TASK ITEM →
Begin at the top of the records and copy each line exactly. The line containing "<li> <b>Messages sorted by:</b>" is the last one to include.

Dataset entries:

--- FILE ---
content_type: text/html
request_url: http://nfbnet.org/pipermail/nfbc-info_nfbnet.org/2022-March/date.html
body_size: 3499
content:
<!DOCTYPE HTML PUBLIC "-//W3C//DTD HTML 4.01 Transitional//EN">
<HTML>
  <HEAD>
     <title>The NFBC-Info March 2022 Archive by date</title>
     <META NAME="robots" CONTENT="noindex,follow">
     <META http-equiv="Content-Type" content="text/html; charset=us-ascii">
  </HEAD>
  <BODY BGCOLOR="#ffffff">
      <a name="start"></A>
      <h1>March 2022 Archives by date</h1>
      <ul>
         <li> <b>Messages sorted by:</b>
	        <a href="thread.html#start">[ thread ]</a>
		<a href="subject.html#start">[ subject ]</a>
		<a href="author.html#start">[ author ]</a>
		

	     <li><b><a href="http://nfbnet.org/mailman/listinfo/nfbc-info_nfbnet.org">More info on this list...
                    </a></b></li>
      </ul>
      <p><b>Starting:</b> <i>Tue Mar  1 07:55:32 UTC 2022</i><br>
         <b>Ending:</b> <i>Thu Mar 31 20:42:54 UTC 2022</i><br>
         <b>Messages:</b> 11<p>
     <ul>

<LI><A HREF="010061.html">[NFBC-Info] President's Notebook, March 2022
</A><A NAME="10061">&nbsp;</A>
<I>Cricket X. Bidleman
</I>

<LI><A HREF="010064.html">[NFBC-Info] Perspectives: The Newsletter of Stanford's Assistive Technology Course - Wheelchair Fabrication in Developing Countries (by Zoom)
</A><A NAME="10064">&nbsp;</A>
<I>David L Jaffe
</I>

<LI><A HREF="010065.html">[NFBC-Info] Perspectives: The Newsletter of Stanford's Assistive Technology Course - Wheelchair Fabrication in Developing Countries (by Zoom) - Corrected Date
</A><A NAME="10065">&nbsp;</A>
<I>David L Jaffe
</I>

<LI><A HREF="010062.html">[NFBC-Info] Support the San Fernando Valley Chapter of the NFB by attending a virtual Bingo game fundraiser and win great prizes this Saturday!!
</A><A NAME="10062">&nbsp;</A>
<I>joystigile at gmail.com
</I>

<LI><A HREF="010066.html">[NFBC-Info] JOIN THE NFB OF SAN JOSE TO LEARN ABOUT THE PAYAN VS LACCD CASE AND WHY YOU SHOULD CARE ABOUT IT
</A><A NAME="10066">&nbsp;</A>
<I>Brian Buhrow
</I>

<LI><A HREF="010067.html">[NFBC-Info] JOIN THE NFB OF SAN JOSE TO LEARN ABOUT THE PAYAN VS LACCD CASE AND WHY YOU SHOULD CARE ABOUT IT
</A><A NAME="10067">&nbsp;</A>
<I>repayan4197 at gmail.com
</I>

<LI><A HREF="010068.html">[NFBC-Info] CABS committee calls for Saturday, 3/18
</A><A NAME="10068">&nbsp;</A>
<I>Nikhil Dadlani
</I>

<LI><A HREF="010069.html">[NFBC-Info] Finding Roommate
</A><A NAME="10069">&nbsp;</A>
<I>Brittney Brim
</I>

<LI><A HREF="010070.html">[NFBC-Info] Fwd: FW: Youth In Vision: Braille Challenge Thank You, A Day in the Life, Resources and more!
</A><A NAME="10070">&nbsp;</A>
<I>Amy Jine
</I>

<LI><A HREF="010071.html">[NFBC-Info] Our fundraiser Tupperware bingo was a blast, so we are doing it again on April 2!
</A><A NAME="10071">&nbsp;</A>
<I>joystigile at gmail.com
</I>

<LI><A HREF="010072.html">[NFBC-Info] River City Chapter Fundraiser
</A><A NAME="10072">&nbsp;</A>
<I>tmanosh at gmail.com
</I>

RESPONSE TO THE EXERCISE →
--- FILE ---
content_type: text/html
request_url: http://nfbnet.org/pipermail/nfbc-info_nfbnet.org/2022-March/date.html
body_size: 3499
content:
<!DOCTYPE HTML PUBLIC "-//W3C//DTD HTML 4.01 Transitional//EN">
<HTML>
  <HEAD>
     <title>The NFBC-Info March 2022 Archive by date</title>
     <META NAME="robots" CONTENT="noindex,follow">
     <META http-equiv="Content-Type" content="text/html; charset=us-ascii">
  </HEAD>
  <BODY BGCOLOR="#ffffff">
      <a name="start"></A>
      <h1>March 2022 Archives by date</h1>
      <ul>
         <li> <b>Messages sorted by:</b>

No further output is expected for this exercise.